Um die Frischhaltung von Obst und Gemüse zu garantieren, werden bei Bedarf
täglich Frischgemüse und Beerenobst
wöchentlich Steinobst
monatlich Halbkonserven
vierteljährlich Trockenvorräte, Vollkonserven
eingekauft.
Damit die eingekauften Obst- und Gemüsemengen den jeweiligen Bedarf entsprechen, werden sie folgendermaßen sortiert und behandelt: Blattgemüse und Salate werden zur Qualitätssicherung und Frischhaltung in ein feuchtes Tuch gewickelt; den angeschnittenen Kohl und die Rüben wickelt man in Folie und legen ihn in die Gemüseschale.
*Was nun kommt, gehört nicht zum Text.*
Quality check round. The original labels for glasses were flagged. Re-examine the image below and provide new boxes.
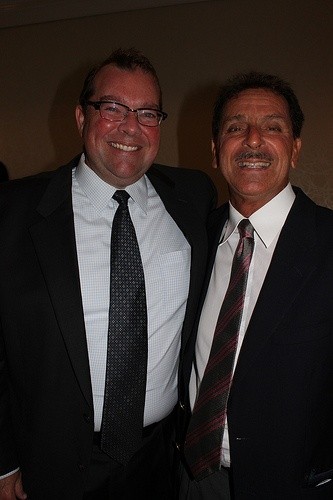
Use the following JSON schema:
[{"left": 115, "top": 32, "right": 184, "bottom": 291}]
[{"left": 84, "top": 100, "right": 168, "bottom": 128}]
Im Kühlschrank kann Spinat 1 Tag in der Gemüseschale bei +30 bis +60 C und Kopfsalat, Bohne, Erbsen 2Tage; Wurzelgemüse 8 Tage gelagert werden. Beerenobst kann 2 Tage und Steinobst 3 Tage aufbewahrt werden.
Die Küchenkräuter halten sich am besten, wenn sie nach dem Waschen und Abtropfen in einem fest verschlossenen Kunststoffbeutel in den Kühlschrank kommen. Ein kühler Vorrats- oder Kellerraum (günstig: hohe Luftfeuchtigkeit) eignet sich ebenfalls zum kurzfristigen Aufbewahren von Salatgemüse. Kurzfristig lassen sich Wurzelgemüse auch im leicht feuchten Sand oder bewahrt sie - ins besondere Möhren- in einem gut verschlossenen Kunststoffbeutel auf.
Trockene, saubere Speisezwiebeln lagert man einschichtig in luftdurchlässigen Regalen oder flachen Holzkisten- oder bündelt man und hängt sie an einen nicht zu warmen, luftigen und trockenen Ort.